» Task details
Print out the data precisely as it appears here, with no pictures.

Caption-style text data
_ _ _ _ _

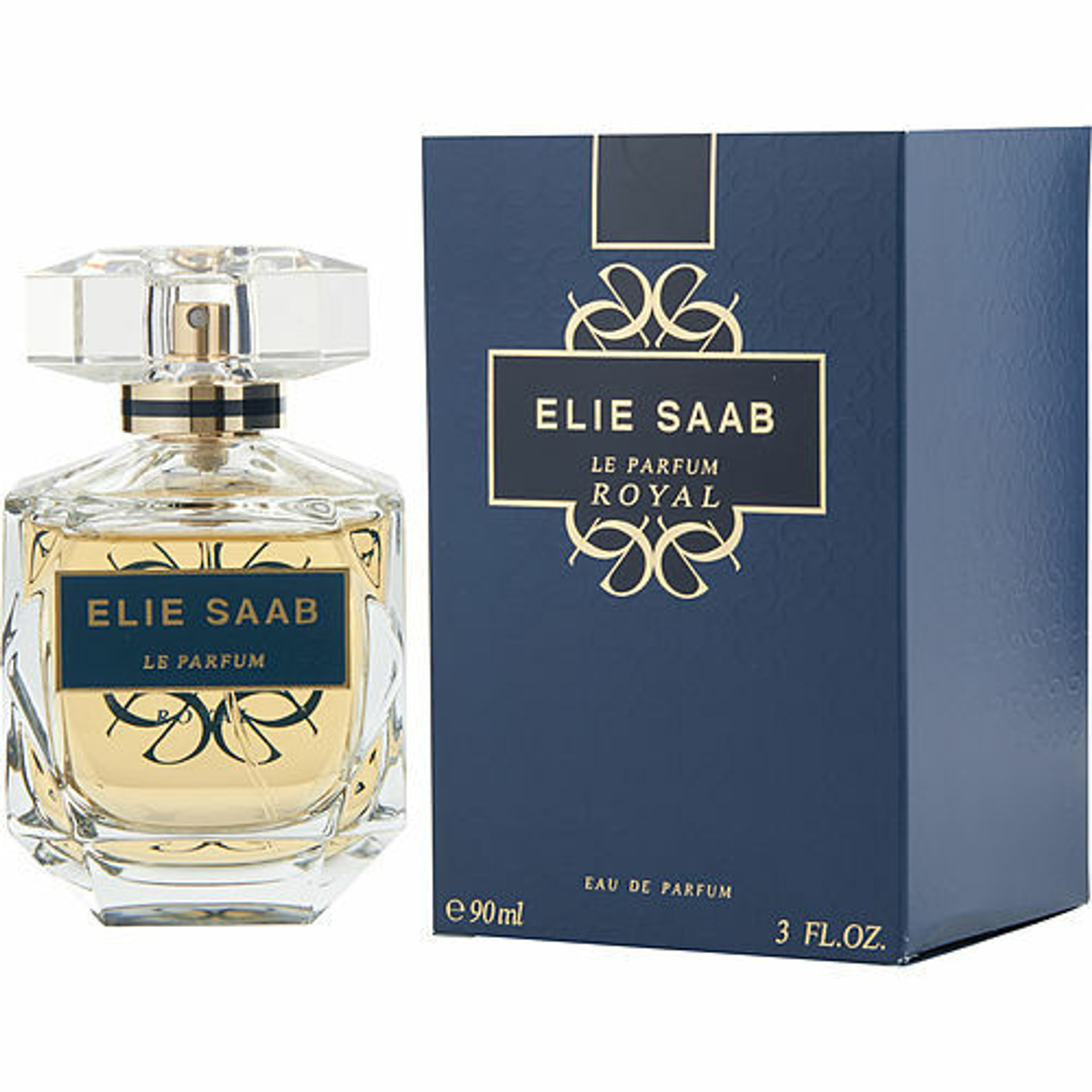 Elie Saab Le Parfum Royal by Elie Saab Eau De Parfum Spray 3 oz ...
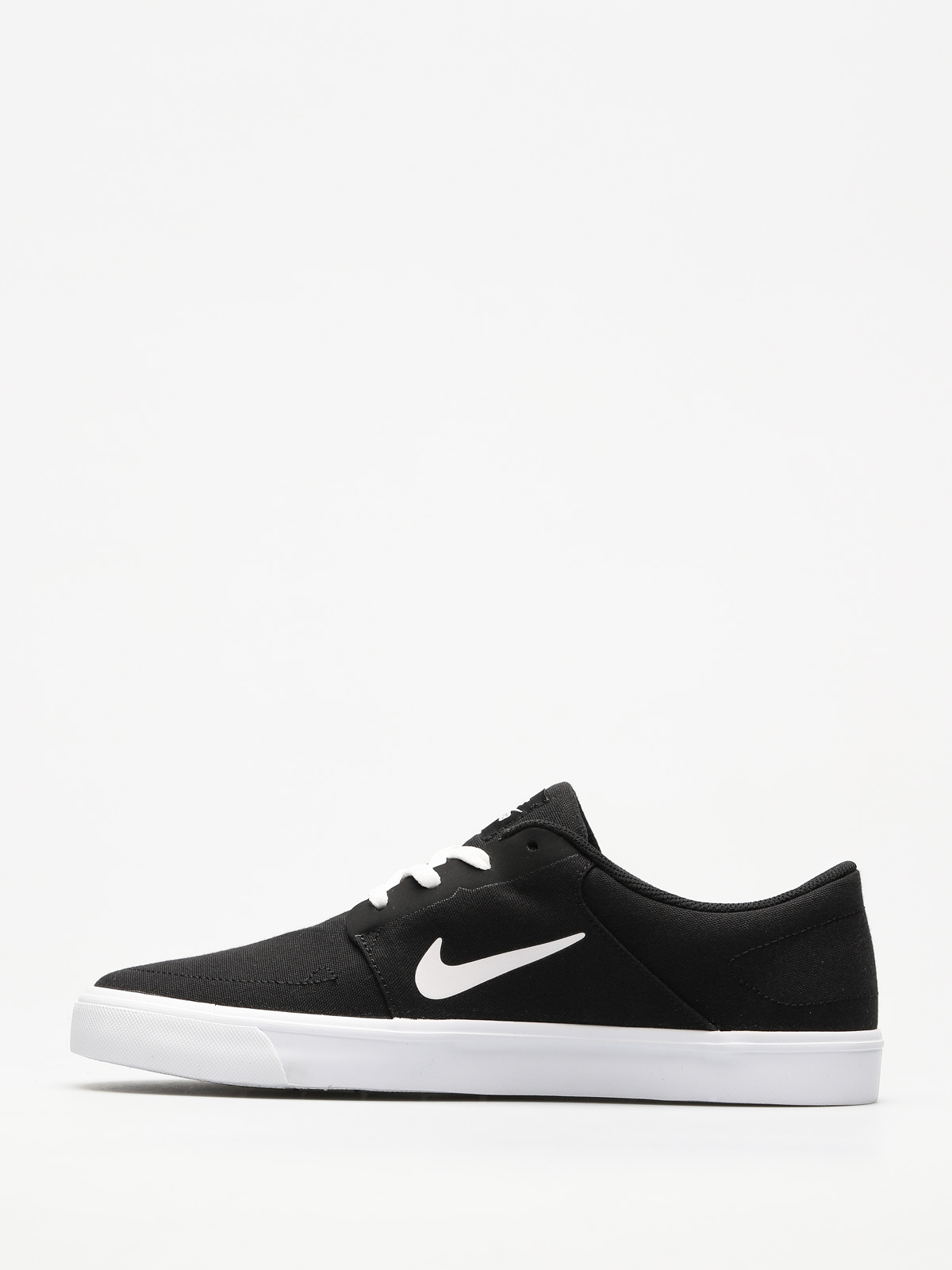 Buty Nike SB Sb Portmore Canvas (black/white)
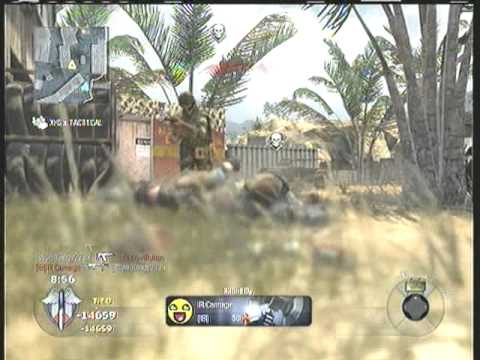 First Ever Black Ops MULTIPLAYER MODS (yes we got banned after)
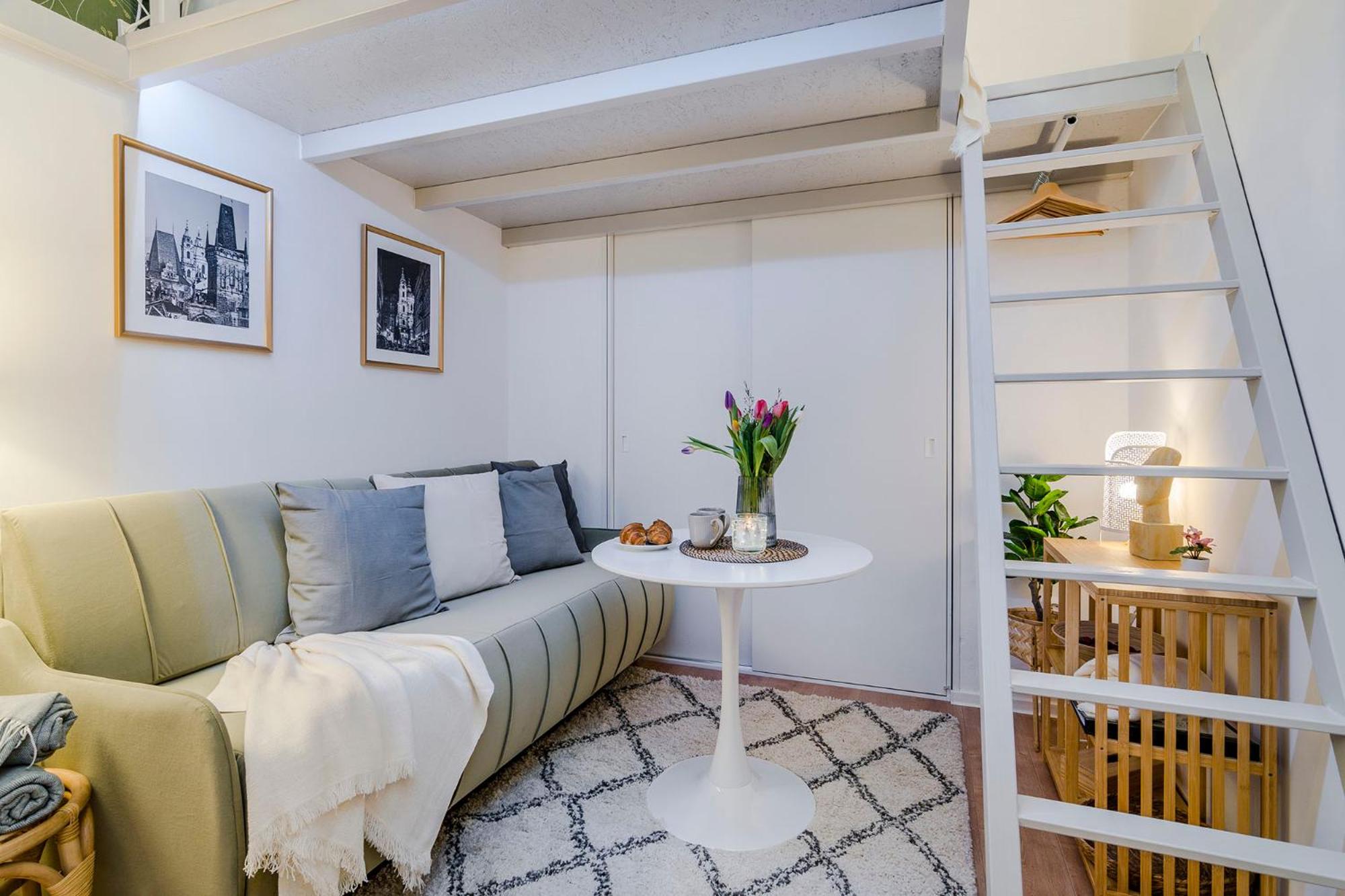 Prague APT near Charles Bridge by Michal&Friends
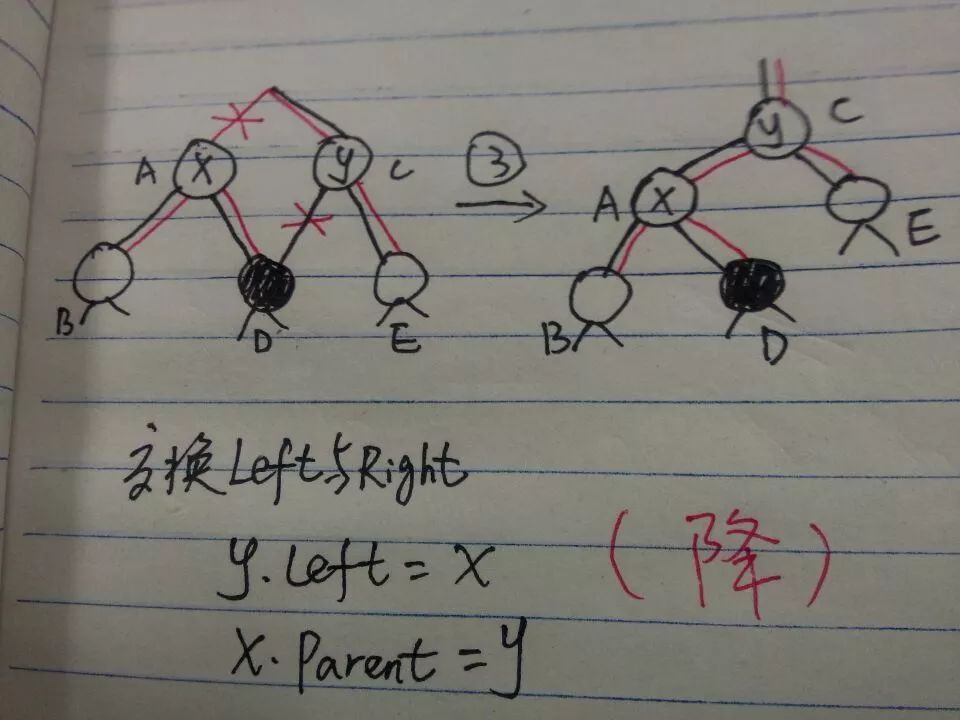 算法导论第十三章 红黑树(1)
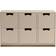 Asplund Snow B2 Dresser Beige Armoire 90x59cm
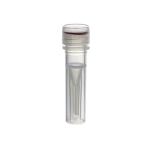 Freezing vials, natural, volume 500 muL, style skirted, non-sterile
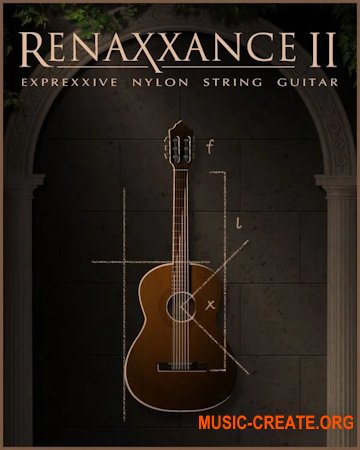 Indiginus Renaxxance II Nylon String Guitar (KONTAKT)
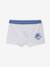 Set van 5 boxers met embleem HARRY POTTER® marineblauw - vertbaudet enfant 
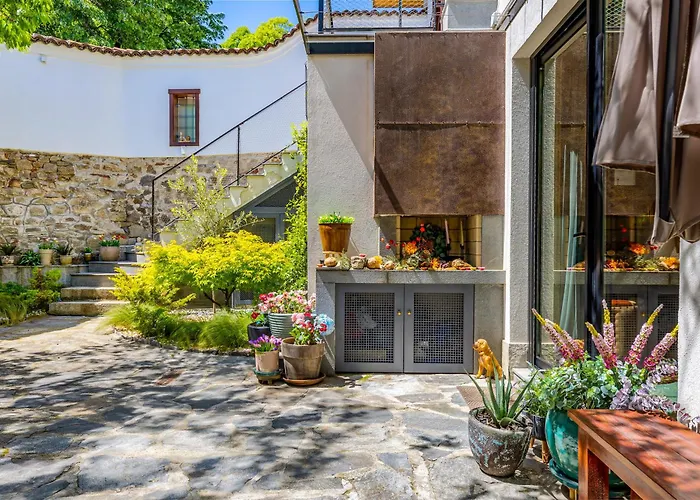 别墅 Old Town 2br Spacious House With Private Garden And Free Parking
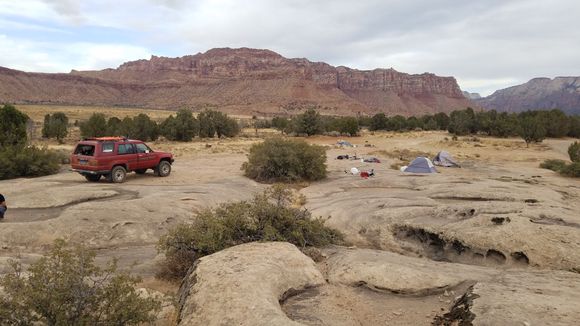 ZION VIEW BLM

_ _ _ _ _

» Written solution
 Elie Saab Le Parfum Royal by Elie Saab Eau De Parfum Spray 3 oz ...
 Buty Nike SB Sb Portmore Canvas (black/white)
 First Ever Black Ops MULTIPLAYER MODS (yes we got banned after)
 Prague APT near Charles Bridge by Michal&Friends
 算法导论第十三章 红黑树(1)
 Asplund Snow B2 Dresser Beige Armoire 90x59cm
 Freezing vials, natural, volume 500 muL, style skirted, non-sterile
 Indiginus Renaxxance II Nylon String Guitar (KONTAKT)
 Set van 5 boxers met embleem HARRY POTTER® marineblauw - vertbaudet enfant 
 别墅 Old Town 2br Spacious House With Private Garden And Free Parking
 ZION VIEW BLM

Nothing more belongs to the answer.